Only the lines below between the one holding "Mixing the Hits of Country Music Pro Guides" and the one holding "em grande escala.", inclusive, are to be reproduced word for word; the pictures are to be left out.

-- Extracted entries --
== == ==

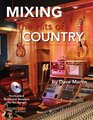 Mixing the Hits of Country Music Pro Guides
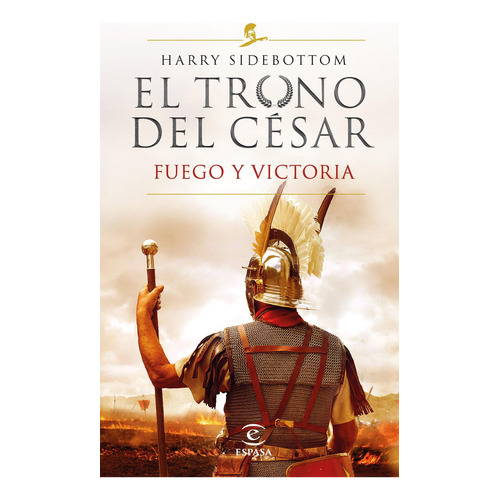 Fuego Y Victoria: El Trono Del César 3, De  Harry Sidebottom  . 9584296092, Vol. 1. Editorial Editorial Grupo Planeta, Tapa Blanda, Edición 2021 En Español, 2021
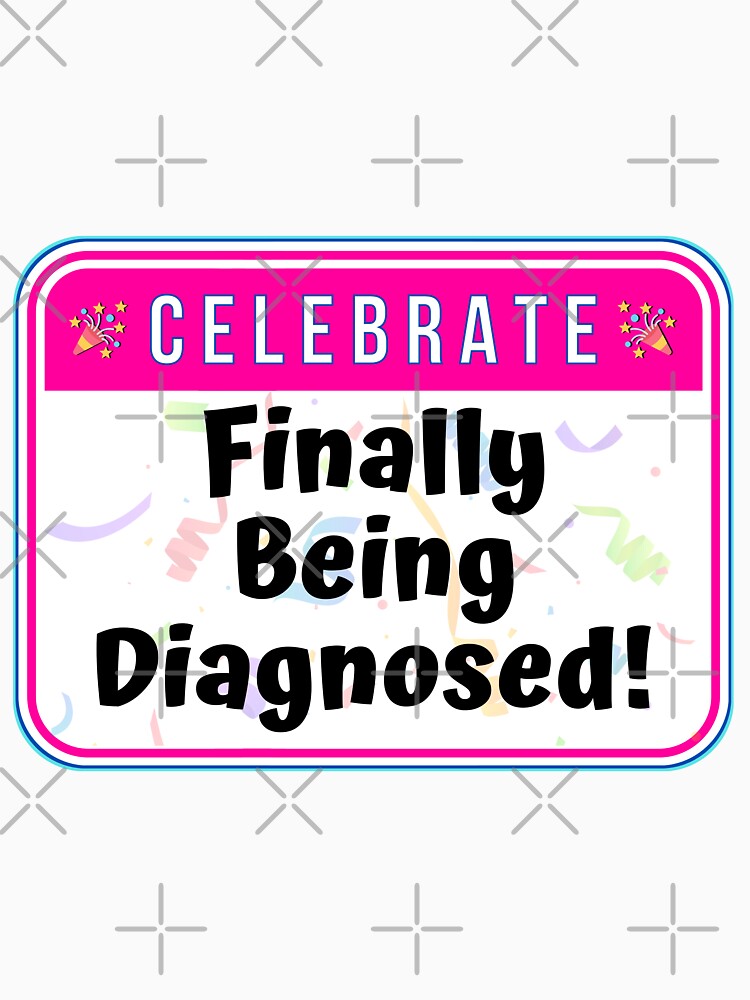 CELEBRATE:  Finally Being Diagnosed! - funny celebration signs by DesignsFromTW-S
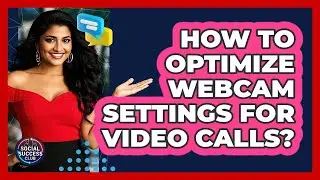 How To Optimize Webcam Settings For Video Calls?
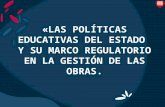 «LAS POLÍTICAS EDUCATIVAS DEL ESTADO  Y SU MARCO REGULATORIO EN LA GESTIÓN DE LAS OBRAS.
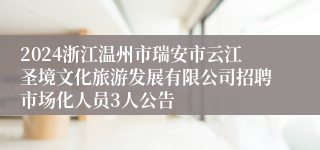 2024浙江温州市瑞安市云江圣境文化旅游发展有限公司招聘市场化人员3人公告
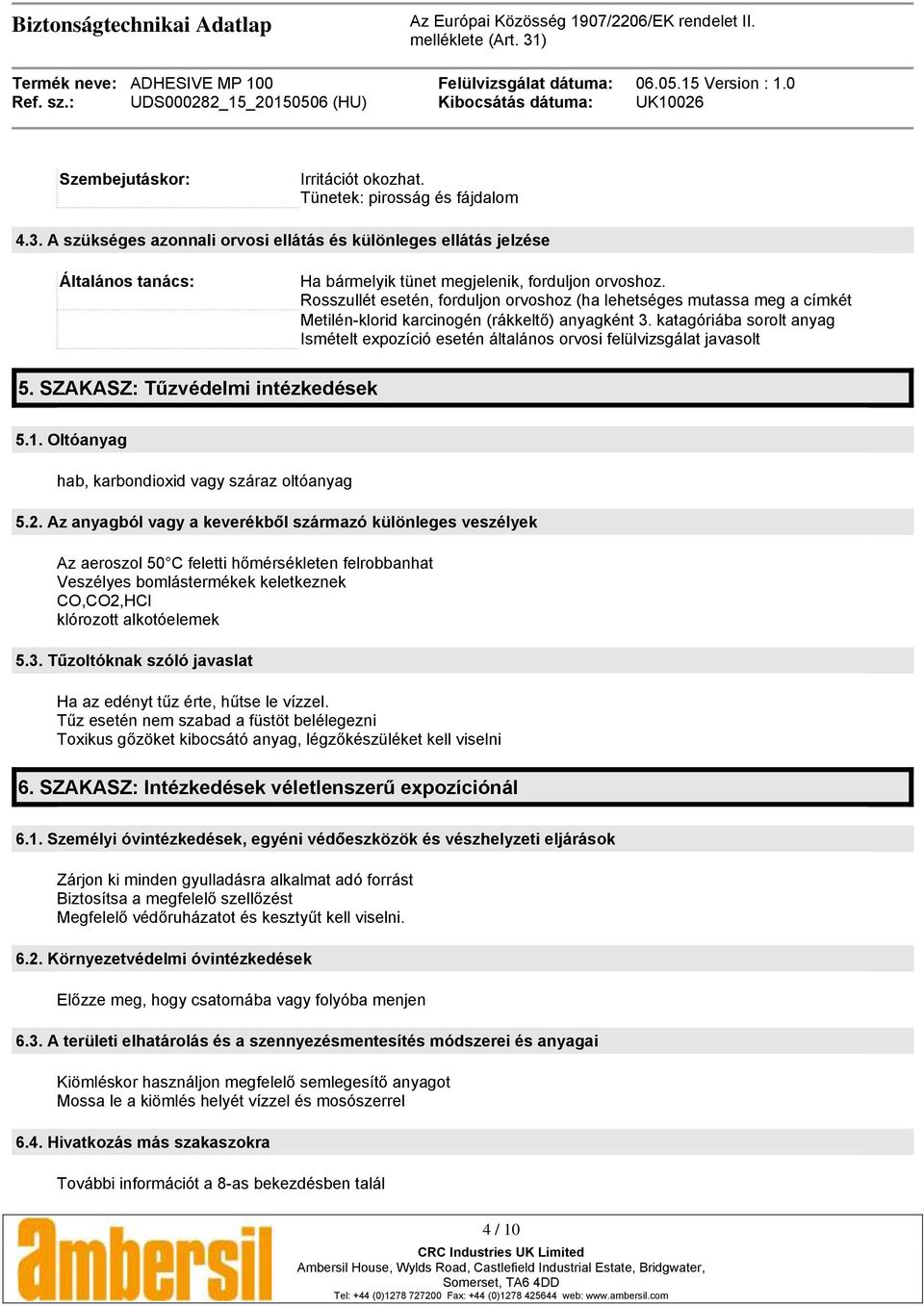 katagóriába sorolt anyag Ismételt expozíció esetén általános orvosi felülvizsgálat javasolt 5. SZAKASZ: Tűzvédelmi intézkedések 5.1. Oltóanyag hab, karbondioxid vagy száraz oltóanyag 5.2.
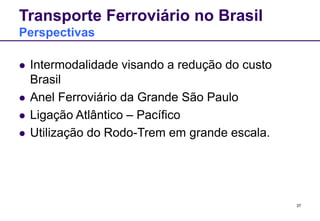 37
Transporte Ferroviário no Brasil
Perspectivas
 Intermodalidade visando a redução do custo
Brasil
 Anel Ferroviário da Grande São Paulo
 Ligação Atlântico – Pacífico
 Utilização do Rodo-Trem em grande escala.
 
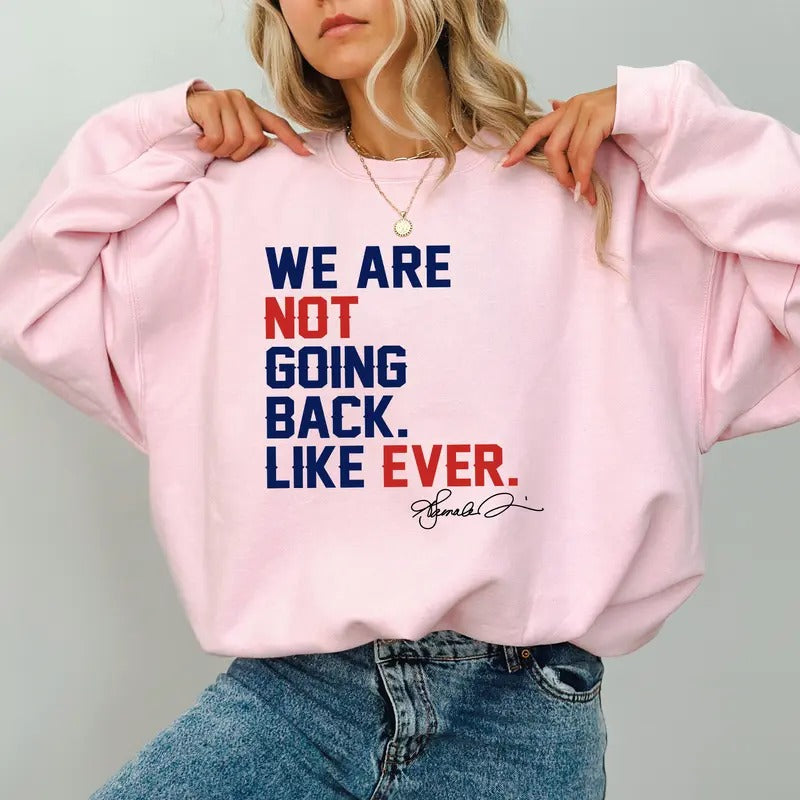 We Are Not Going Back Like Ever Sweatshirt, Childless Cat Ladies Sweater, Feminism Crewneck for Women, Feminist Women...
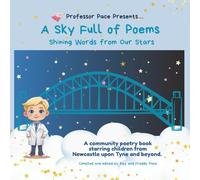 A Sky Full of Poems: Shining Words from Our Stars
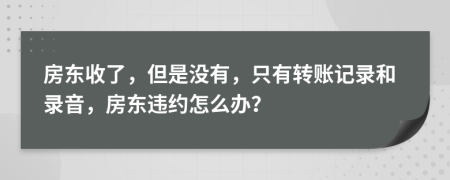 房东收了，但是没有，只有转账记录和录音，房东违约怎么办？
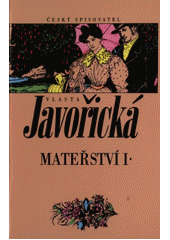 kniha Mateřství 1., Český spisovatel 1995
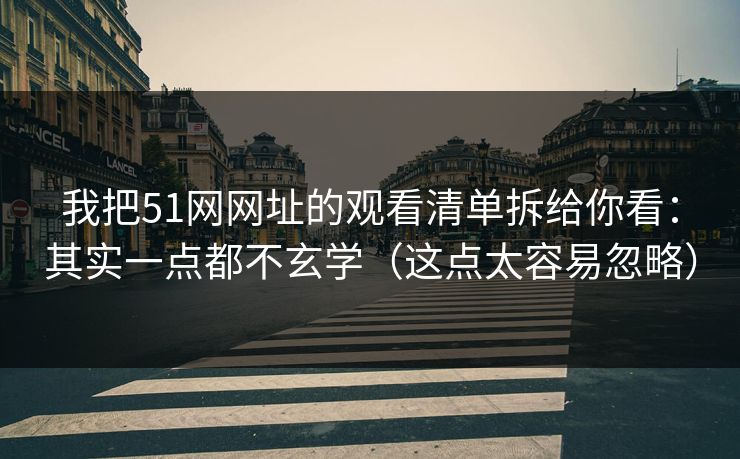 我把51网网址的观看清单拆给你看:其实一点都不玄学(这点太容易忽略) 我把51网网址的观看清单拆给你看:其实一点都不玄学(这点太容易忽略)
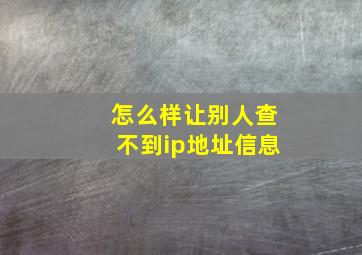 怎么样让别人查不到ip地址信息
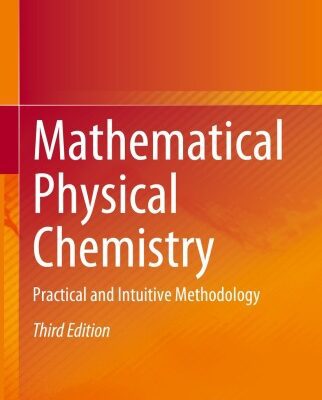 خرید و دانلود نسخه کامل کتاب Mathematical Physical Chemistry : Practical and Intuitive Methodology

== == ==

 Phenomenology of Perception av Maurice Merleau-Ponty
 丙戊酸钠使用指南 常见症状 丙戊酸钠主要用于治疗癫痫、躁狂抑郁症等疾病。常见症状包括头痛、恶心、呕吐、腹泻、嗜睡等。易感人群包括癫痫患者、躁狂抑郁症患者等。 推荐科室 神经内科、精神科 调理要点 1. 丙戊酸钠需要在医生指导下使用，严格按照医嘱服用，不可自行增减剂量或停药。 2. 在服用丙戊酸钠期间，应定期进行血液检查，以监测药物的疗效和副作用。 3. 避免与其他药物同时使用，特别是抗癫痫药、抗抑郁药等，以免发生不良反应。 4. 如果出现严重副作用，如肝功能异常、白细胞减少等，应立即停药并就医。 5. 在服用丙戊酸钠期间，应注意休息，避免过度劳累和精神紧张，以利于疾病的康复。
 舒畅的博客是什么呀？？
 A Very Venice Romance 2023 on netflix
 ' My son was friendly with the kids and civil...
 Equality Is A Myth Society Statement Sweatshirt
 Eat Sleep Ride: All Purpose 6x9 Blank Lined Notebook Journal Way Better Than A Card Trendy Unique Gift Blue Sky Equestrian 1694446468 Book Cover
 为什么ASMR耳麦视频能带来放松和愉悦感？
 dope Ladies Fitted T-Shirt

== == ==

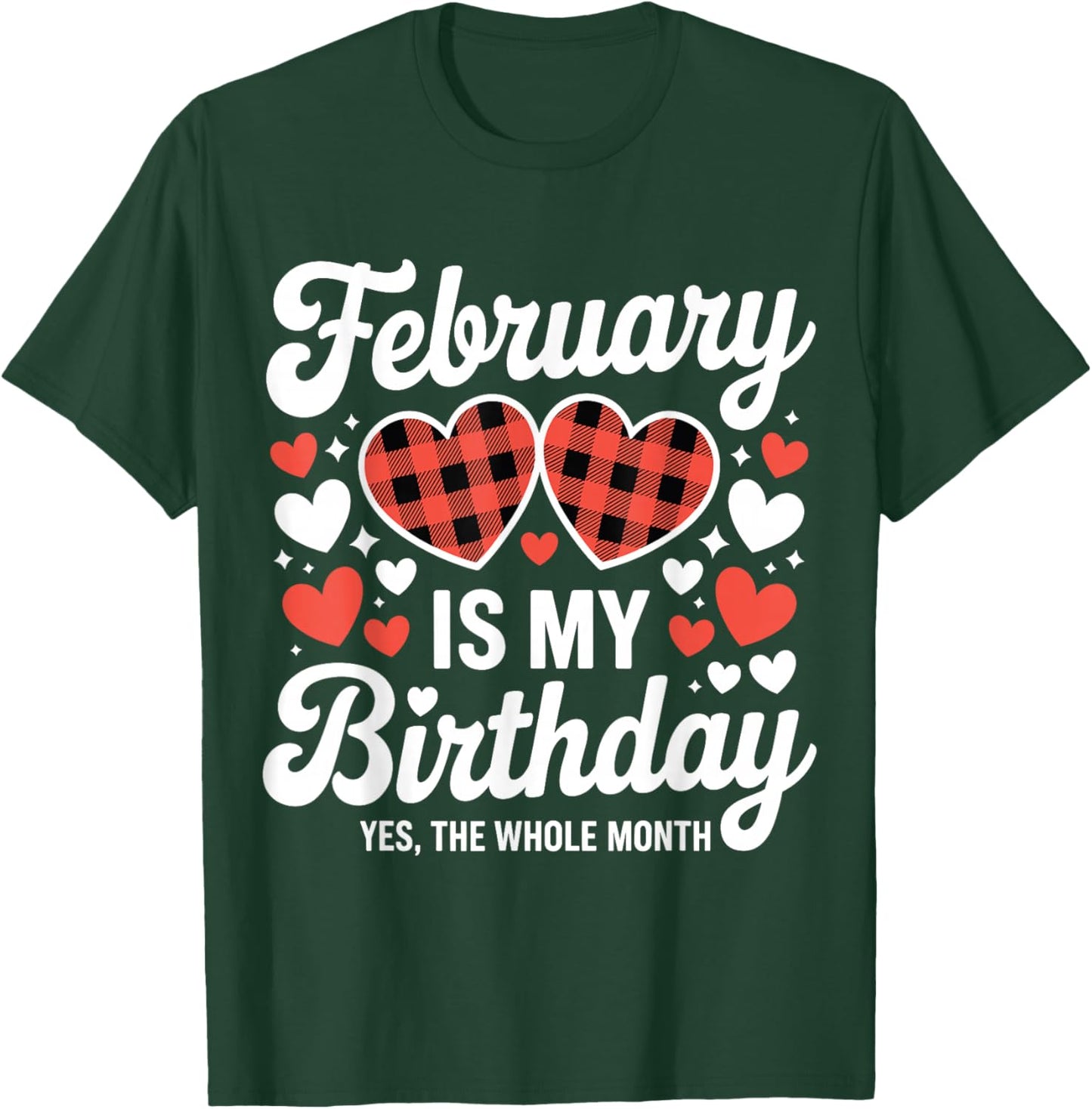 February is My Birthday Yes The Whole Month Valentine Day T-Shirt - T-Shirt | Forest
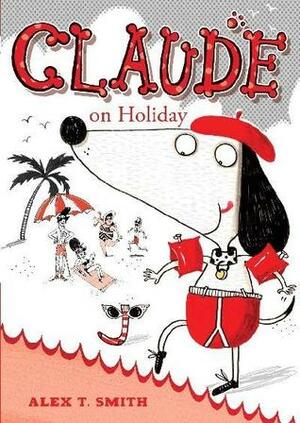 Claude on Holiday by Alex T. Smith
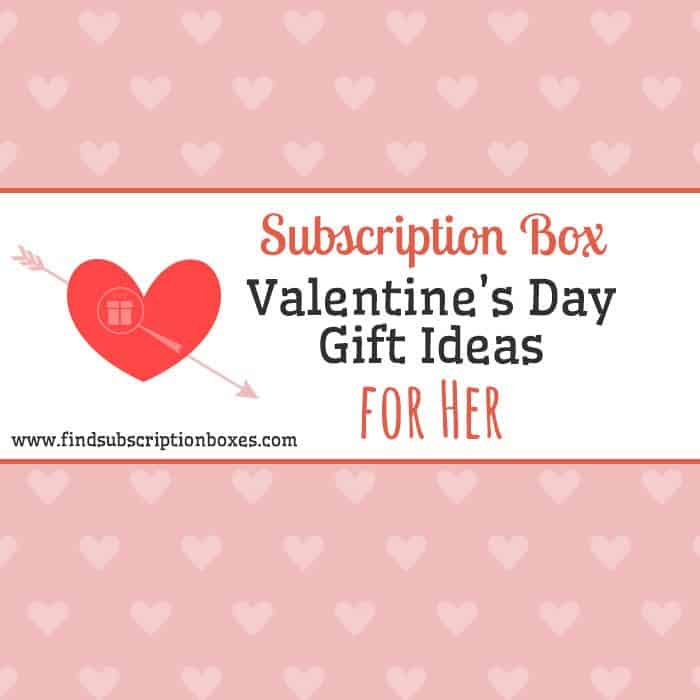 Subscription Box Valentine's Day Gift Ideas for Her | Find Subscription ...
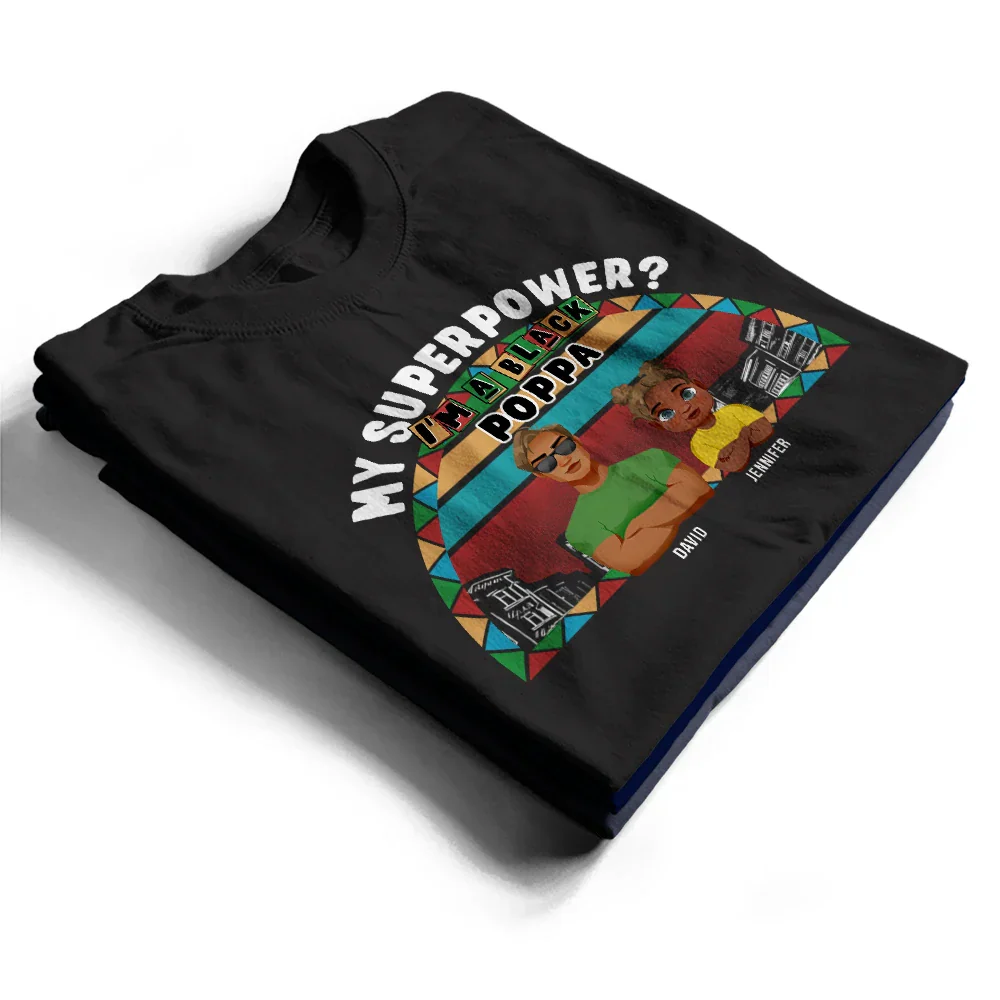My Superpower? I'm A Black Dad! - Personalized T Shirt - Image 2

== == ==

-- Output of the task --
 Mixing the Hits of Country Music Pro Guides
 Fuego Y Victoria: El Trono Del César 3, De  Harry Sidebottom  . 9584296092, Vol. 1. Editorial Editorial Grupo Planeta, Tapa Blanda, Edición 2021 En Español, 2021
 CELEBRATE:  Finally Being Diagnosed! - funny celebration signs by DesignsFromTW-S
 How To Optimize Webcam Settings For Video Calls?
 «LAS POLÍTICAS EDUCATIVAS DEL ESTADO  Y SU MARCO REGULATORIO EN LA GESTIÓN DE LAS OBRAS.
 2024浙江温州市瑞安市云江圣境文化旅游发展有限公司招聘市场化人员3人公告
 katagóriába sorolt anyag Ismételt expozíció esetén általános orvosi felülvizsgálat javasolt 5. SZAKASZ: Tűzvédelmi intézkedések 5.1. Oltóanyag hab, karbondioxid vagy száraz oltóanyag 5.2.
 37
Transporte Ferroviário no Brasil
Perspectivas
 Intermodalidade visando a redução do custo
Brasil
 Anel Ferroviário da Grande São Paulo
 Ligação Atlântico – Pacífico
 Utilização do Rodo-Trem em grande escala.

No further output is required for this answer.